When I train/finetune my model with the Huggingface Trainer() instance:
#Encoding the data
data_encoded = data_dict.map(tokenize, batched=True, batch_size=None)
data_encoded.set_format("torch", columns=["input_ids", "attention_mask", "label"])
#Specify training arguments
logging_steps=len(data_encoded["train"])
training_args = TrainingArguments(output_dir='./results',
num_train_epochs=3,
learning_rate=2e-5,
per_device_train_batch_size=batch_size_cla,
per_device_eval_batch_size=batch_size_cla,
load_best_model_at_end=True,
metric_for_best_model="f1",
weight_decay=0.01,
evaluation_strategy="steps",
eval_steps = 2,
disable_tqdm=False,
logging_steps=logging_steps)
#Specify trainer
trainer = Trainer(
model=model, args=training_args, compute_metrics=compute_metrics, train_dataset=data_encoded['train'], eval_dataset=data_encoded['test']
)
#Train
trainer.train()
After 6 steps I get the following error:
~/miniconda3/envs/textmallet/lib/python3.9/site-packages/torch/nn/modules/sparse.py in forward(self, input)
156
157 def forward(self, input: Tensor) -> Tensor:
--> 158 return F.embedding(
159 input, self.weight, self.padding_idx, self.max_norm,
160 self.norm_type, self.scale_grad_by_freq, self.sparse)

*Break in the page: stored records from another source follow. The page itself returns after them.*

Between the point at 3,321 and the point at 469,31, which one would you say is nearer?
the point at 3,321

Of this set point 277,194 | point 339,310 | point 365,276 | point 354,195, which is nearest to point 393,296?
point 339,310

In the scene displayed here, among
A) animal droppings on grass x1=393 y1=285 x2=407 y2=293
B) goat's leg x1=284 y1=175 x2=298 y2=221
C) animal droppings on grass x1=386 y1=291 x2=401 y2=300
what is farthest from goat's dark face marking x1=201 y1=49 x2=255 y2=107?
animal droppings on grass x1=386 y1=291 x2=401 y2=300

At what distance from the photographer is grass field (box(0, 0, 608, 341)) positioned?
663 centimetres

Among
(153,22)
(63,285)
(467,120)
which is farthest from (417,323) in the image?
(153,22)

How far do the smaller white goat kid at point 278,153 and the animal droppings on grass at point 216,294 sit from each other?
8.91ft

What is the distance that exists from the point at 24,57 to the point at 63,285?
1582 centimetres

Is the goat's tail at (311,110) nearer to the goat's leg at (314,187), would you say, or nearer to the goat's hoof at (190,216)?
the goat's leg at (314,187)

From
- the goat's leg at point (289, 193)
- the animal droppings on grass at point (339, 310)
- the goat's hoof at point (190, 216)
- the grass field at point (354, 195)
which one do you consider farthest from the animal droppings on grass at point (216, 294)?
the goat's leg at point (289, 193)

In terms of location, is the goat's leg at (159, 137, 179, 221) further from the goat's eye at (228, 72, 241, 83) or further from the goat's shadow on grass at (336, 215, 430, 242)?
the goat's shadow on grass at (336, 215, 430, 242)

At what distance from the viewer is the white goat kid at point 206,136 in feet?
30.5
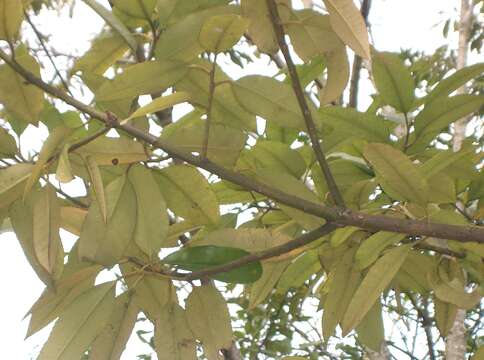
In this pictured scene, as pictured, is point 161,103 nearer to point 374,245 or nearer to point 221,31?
point 221,31

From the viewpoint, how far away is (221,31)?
0.51 meters

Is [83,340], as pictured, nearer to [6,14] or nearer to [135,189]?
[135,189]

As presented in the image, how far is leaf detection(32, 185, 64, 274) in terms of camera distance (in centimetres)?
50

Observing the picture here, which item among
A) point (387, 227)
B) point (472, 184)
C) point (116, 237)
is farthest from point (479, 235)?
point (116, 237)

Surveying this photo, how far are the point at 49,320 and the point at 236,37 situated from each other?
30 cm

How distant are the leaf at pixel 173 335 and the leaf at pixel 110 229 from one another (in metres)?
0.12

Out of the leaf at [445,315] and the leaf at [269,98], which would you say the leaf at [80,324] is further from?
the leaf at [445,315]

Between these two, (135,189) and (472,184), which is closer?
(135,189)

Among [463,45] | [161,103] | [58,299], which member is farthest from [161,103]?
[463,45]

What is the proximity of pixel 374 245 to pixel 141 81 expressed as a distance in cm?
24

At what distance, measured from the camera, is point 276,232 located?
2.07 feet

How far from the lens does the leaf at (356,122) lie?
64 centimetres

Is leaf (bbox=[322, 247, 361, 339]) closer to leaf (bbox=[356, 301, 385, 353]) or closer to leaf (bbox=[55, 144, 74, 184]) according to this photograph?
leaf (bbox=[356, 301, 385, 353])

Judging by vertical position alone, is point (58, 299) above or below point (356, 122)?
below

~/miniconda3/envs/textmallet/lib/python3.9/site-packages/torch/nn/functional.py in embedding(input, weight, padding_idx, max_norm, norm_type, scale_grad_by_freq, sparse)
2041 # remove once script supports set_grad_enabled
2042 _no_grad_embedding_renorm_(weight, input, max_norm, norm_type)
-> 2043 return torch.embedding(weight, input, padding_idx, scale_grad_by_freq, sparse)
2044
2045
IndexError: index out of range in self
Does anyone have any idea what I could change in my code?
Cheers